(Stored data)
::::::::
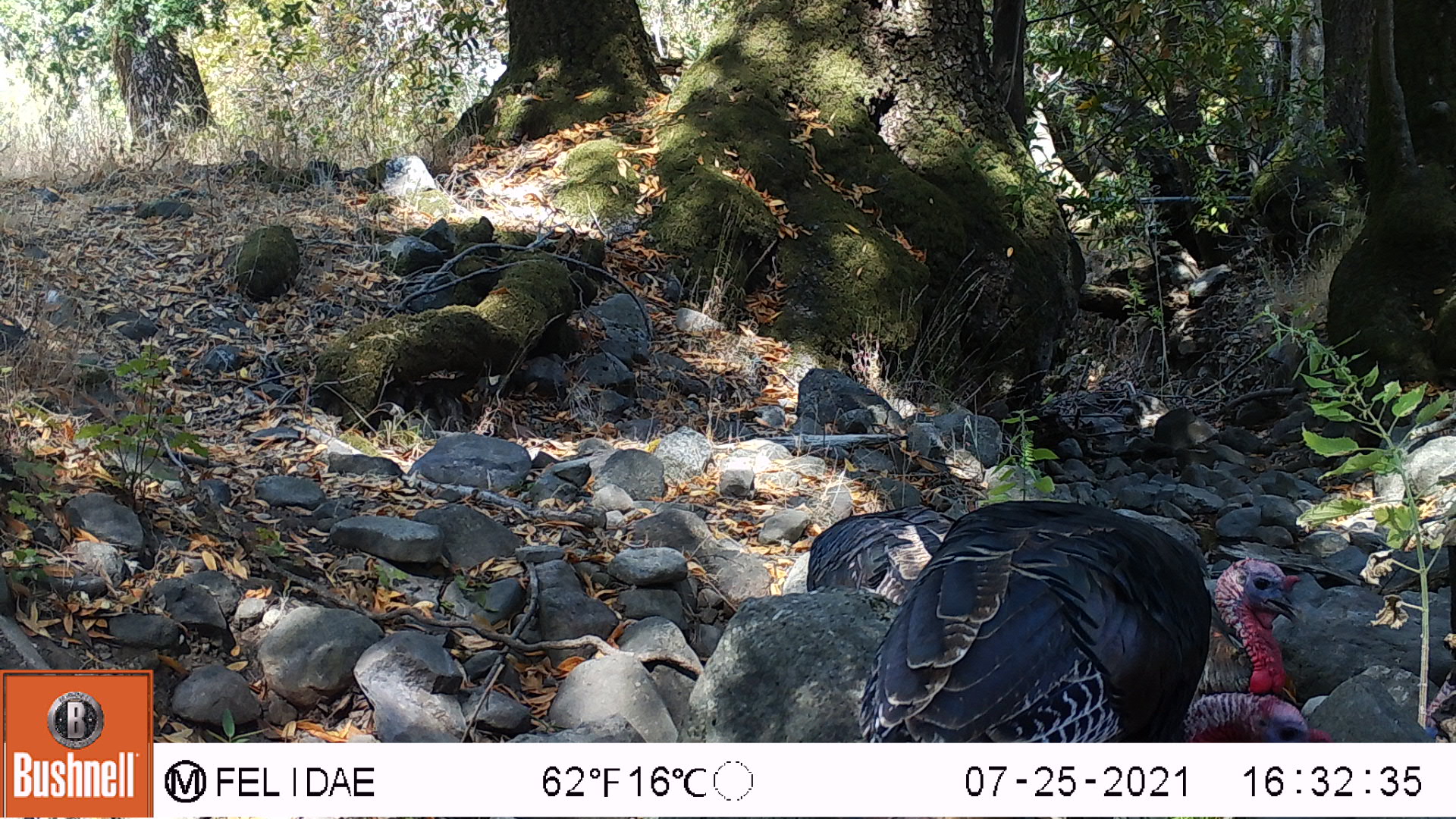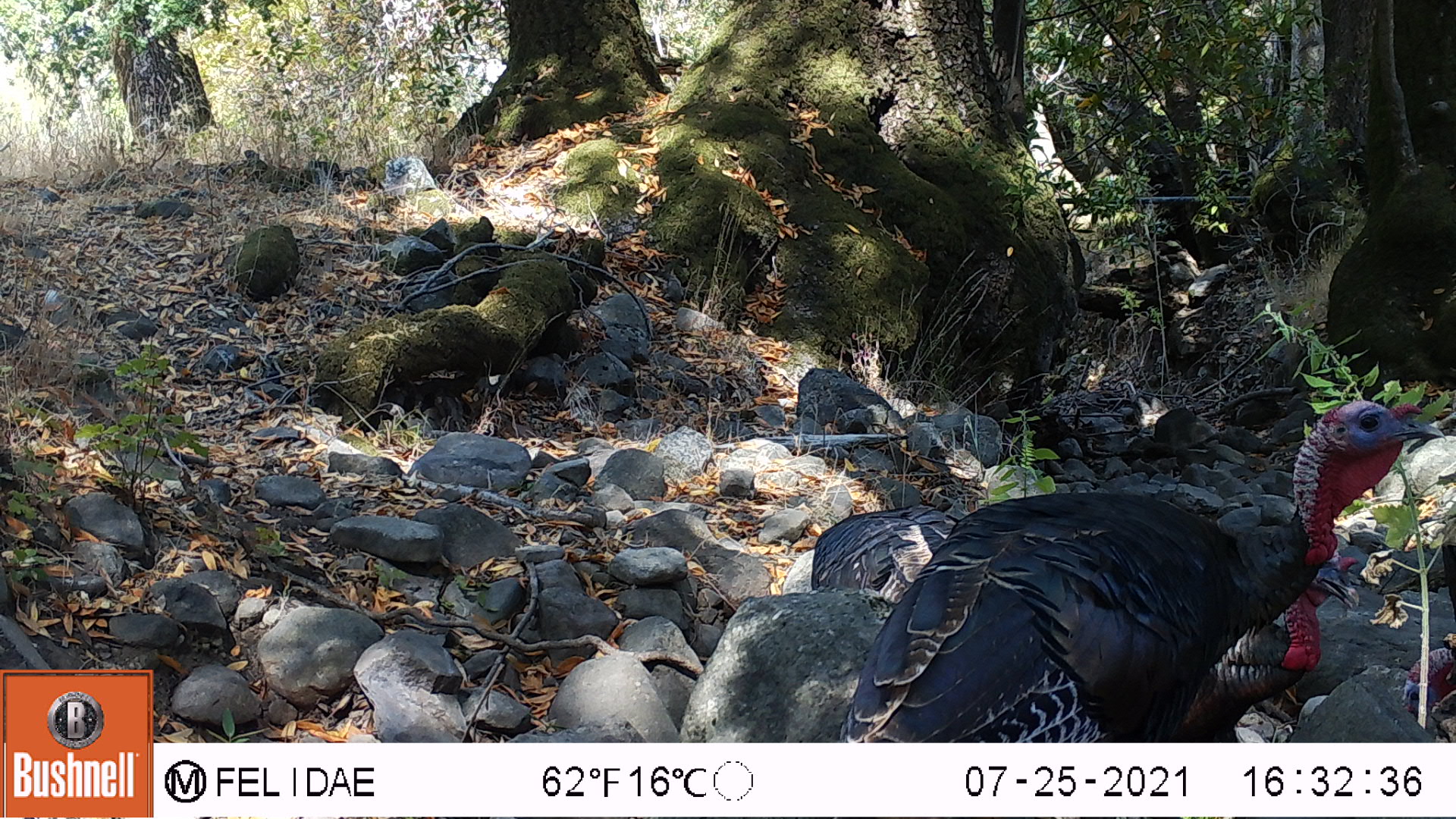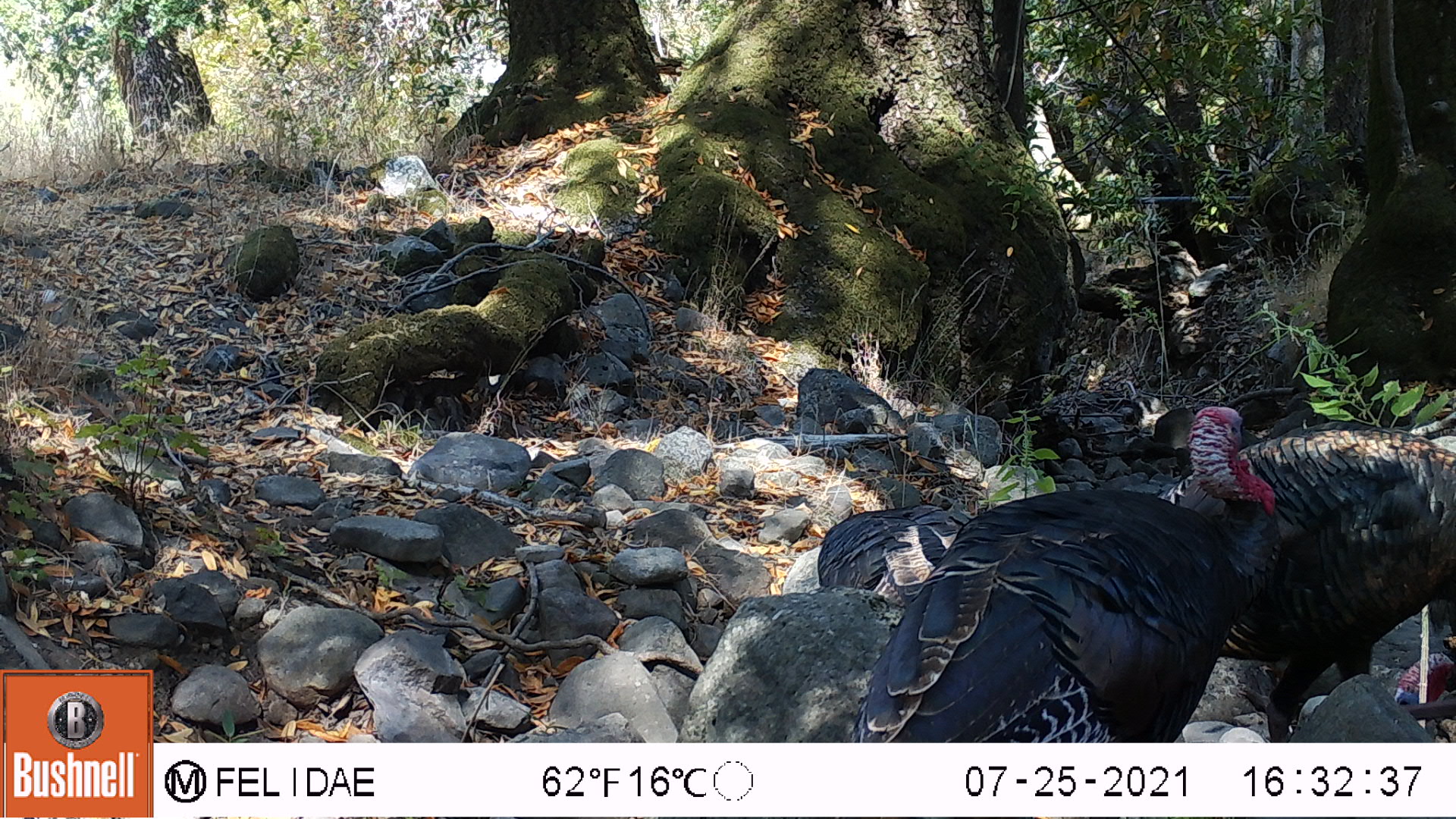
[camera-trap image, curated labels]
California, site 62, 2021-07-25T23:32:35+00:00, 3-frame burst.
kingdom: Animalia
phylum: Chordata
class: Aves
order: Galliformes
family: Phasianidae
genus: Meleagris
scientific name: Meleagris gallopavo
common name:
::::::::
TO DO: From the line containing "order: Galliformes" to the final line of the data, repeat each line exactly. Include both ends.

SOLUTION TO THIS EXERCISE:
order: Galliformes
family: Phasianidae
genus: Meleagris
scientific name: Meleagris gallopavo
common name:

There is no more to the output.